Memory Management

This page describes how memory management works in Ray, and how you can set memory quotas to ensure memory-intensive applications run predictably and reliably.

Overview

There are several ways that Ray applications use memory:

_images/memory.svg
Ray system memory: this is memory used internally by Ray
  • Redis: memory used for storing task lineage and object metadata. When Redis becomes full, lineage will start to be be LRU evicted, which makes the corresponding objects ineligible for reconstruction on failure.
  • Raylet: memory used by the C++ raylet process running on each node. This cannot be controlled, but is usually quite small.
Application memory: this is memory used by your application
  • Worker heap: memory used by your application (e.g., in Python code or TensorFlow), best measured as the resident set size (RSS) of your application minus its shared memory usage (SHR) in commands such as top.
  • Object store memory: memory used when your application creates objects in the objects store via ray.put and when returning values from remote functions. Objects are LRU evicted when the store is full. There is an object store server running on each node.
  • Object store shared memory: memory used when your application reads objects via ray.get. Note that if an object is already present on the node, this does not cause additional allocations. This allows large objects to be efficiently shared among many actors and tasks.

By default, Ray will cap the memory used by Redis at min(30% of node memory, 10GiB), and object store at min(10% of node memory, 20GiB), leaving half of the remaining memory on the node available for use by worker heap. You can also manually configure this by setting redis_max_memory=<bytes> and object_store_memory=<bytes> on Ray init.

It is important to note that these default Redis and object store limits do not address the following issues:

  • Actor or task heap usage exceeding the remaining available memory on a node.
  • Heavy use of the object store by certain actors or tasks causing objects required by other tasks to be prematurely evicted.

To avoid these potential sources of instability, you can set memory quotas to reserve memory for individual actors and tasks.

Heap memory quota

When Ray starts, it queries the available memory on a node / container not reserved for Redis and the object store or being used by other applications. This is considered “available memory” that actors and tasks can request memory out of. You can also set memory=<bytes> on Ray init to tell Ray explicitly how much memory is available.

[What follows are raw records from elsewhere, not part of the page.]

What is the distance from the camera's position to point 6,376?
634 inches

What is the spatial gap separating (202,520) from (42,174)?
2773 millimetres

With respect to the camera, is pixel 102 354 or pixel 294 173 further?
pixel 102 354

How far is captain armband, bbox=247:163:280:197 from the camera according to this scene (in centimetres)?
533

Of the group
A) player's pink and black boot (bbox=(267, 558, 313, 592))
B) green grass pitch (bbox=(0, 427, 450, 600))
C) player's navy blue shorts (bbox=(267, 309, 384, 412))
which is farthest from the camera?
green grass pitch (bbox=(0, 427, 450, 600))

To tell the Ray scheduler a task or actor requires a certain amount of available memory to run, set the memory argument. The Ray scheduler will then reserve the specified amount of available memory during scheduling, similar to how it handles CPU and GPU resources:

# reserve 500MiB of available memory to place this task
@ray.remote(memory=500 * 1024 * 1024)
def some_function(x):
    pass

# reserve 2.5GiB of available memory to place this actor
@ray.remote(memory=2500 * 1024 * 1024)
class SomeActor(object):
    def __init__(self, a, b):
        pass

In the above example, the memory quota is specified statically by the decorator, but you can also set them dynamically at runtime using _remote() as follows:

# override the memory quota to 100MiB when submitting the task
some_function._remote(memory=100 * 1024 * 1024, kwargs={"x": 1})

# override the memory quota to 1GiB when creating the actor
SomeActor._remote(memory=1000 * 1024 * 1024, kwargs={"a": 1, "b": 2})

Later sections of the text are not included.